Clay Pigeon Shooting Association
- Sport: ISSF and FITASC Shooting Sports
- Jurisdiction: England
- Abbreviation: CPSA
- Founded: 1928
- Affiliation: British Shooting, British International Clay Target Shooting Federation
- Headquarters: National Shooting Centre, Surrey
- Chairman: John Martin
- CEO: Iain Parker

Official website
- www.cpsa.co.uk
- England

= Clay Pigeon Shooting Association =

Sports governing body in England

The Clay Pigeon Shooting Association (CPSA) is the national governing body for clay pigeon shooting in England.

Founded in 1928, it is recognised by Sport England, the Department of the Environment, the Home Office, the Police etc. and it is a constituent member of the International Clay Pigeon Shooting Council of Great Britain and Ireland and is represented on The World Forum on the Future of Sport Shooting Activities through the British Shooting Sports Council.

Its main roles are to promote and encourage the development of the sport; to liaise with government departments and police to represent the interests of CPSA members, including providing specific civil liability insurance cover and advice for its members; to regulate and develop all aspects of the sport (technical and otherwise); to promote and organise national competitions, some of which are staged by the CPSA and to select England teams for major international events, including the Olympics.

Clay pigeon shooting (including sporting clays) is a strongly supported sport with, according to its website, a CPSA membership of approximately 25,000 participating at all shooting levels, from farm and syndicate shoots through to national, registered and International competitions.

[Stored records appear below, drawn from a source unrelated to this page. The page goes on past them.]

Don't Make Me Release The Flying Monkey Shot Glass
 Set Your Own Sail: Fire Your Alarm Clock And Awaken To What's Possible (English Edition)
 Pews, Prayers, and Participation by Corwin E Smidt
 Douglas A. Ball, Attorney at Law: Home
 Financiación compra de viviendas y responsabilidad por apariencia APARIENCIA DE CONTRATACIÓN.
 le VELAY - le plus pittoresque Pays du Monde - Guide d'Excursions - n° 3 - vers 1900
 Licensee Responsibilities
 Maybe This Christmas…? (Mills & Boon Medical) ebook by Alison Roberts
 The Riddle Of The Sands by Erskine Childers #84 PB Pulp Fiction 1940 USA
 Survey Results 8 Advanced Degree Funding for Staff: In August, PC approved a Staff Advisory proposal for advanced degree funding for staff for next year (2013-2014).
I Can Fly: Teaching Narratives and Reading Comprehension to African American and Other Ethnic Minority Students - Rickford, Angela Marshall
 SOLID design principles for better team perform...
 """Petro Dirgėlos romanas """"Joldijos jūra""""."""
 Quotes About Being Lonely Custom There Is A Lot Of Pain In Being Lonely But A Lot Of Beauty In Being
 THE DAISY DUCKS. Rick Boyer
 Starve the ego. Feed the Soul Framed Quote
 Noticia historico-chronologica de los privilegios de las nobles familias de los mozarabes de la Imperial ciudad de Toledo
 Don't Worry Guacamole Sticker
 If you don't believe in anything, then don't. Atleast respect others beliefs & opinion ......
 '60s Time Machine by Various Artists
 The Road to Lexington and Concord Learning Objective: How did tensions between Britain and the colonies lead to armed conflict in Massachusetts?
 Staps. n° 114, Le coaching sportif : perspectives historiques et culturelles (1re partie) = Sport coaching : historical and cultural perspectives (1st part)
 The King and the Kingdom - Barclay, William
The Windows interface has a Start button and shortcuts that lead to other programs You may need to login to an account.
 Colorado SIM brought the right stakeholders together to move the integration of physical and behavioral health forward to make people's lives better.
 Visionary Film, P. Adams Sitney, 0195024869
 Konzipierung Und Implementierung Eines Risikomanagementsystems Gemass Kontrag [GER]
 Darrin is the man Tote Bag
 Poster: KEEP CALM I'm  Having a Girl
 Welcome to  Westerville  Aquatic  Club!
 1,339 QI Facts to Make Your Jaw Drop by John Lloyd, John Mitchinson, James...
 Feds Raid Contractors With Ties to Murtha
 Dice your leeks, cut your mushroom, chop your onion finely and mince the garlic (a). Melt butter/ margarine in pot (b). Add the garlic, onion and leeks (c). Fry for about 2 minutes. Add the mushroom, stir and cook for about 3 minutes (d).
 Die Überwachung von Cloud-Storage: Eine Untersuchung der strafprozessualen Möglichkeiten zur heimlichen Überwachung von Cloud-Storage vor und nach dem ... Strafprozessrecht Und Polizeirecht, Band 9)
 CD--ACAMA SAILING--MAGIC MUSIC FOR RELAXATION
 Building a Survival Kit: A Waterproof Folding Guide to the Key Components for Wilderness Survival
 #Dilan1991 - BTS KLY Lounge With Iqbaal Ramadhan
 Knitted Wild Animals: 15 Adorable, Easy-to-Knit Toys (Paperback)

The CPSA regulates the standards of safety and competition at 450 affiliated and registered grounds around the country.

In 2006, the CPSA founded the National Association of Target Shooting Sports (NATSS) working group in association with the NSRA and NRA, to explore the practicalities and benefits of a merger between the bodies. The project was shelved in July 2009 following the withdrawal of the CPSA.